Véronique Favelin et Nicolas Eymeri ont pour leur part évoquer les difficultés pratiques auxquelles peuvent être confrontées, en plus des aspects juridiques mis en évidence par Me Charles Neveu, les copropriétaires enclins à utiliser la possibilité offerte par l’article 88 de la loi Macron, sans une aide professionnelle.

Aussi se pose la question, après les échanges avec la salle, de la pertinence de cette disposition surtout si elle est faite sans le concours de professionnels?

 

L’impact des lois ALUR et Macron sur le contentieux de la copropriété.

Cette table ronde fût animée par:

– Me Brigitte Charles-Neveu : Cabinet d’avocats Neveu Charles & Associés

– Me Cyril Sabatie: Avocat Associé, LBVS-Avocats

– Nicolas Eymeri : Président du cabinet Crouzet-Breil

– Véronique Favelin : Présidente du cabinet Gestion Barbéris

Selon Me Sabatié et Me Charles-Neveu, il semble prématuré pour l’instant de faire un bilan sur les contentieux liés aux lois Alur et Macron, bien que se dessinent à l’horizon un certain nombre de contentieux initiés notamment sur la mise en concurrence et sur le contrat de syndic notamment en ce qui concerne le paiement des honoraires du syndic pour un contrat rompu avant son terme.

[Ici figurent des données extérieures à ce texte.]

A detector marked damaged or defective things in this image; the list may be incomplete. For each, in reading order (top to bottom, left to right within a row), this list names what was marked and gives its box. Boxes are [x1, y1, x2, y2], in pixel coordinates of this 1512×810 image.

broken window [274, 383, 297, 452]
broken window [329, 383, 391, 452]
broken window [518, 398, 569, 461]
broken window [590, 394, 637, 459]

Pour sa part Me Brigitte Charles Neveu a évoqué la mémoire de Me ATIAS, spécialiste du droit de la copropriété pour lequel deux thèmes étaient  relativement importants à savoir d’une part la non adaptation de la loi de 1965 aux petites copropriétés et d’autre part l’habilitation du syndic à ester en justice.

 

Synthèse du Colloque

Me Patrice Lebatteux, Avocat au barreau de Paris, Président d’honneur de la chambre nationale des experts en copropriété, sur la présidence duquel s’est tenu le colloque du 25.03.2016  intitulée :”La copropriété à l’épreuve des lois ALUR et Macron” a comme à son habitude réalisé une brillante synthèse des travaux du colloque, très appréciée par les participants de cette journée particulière.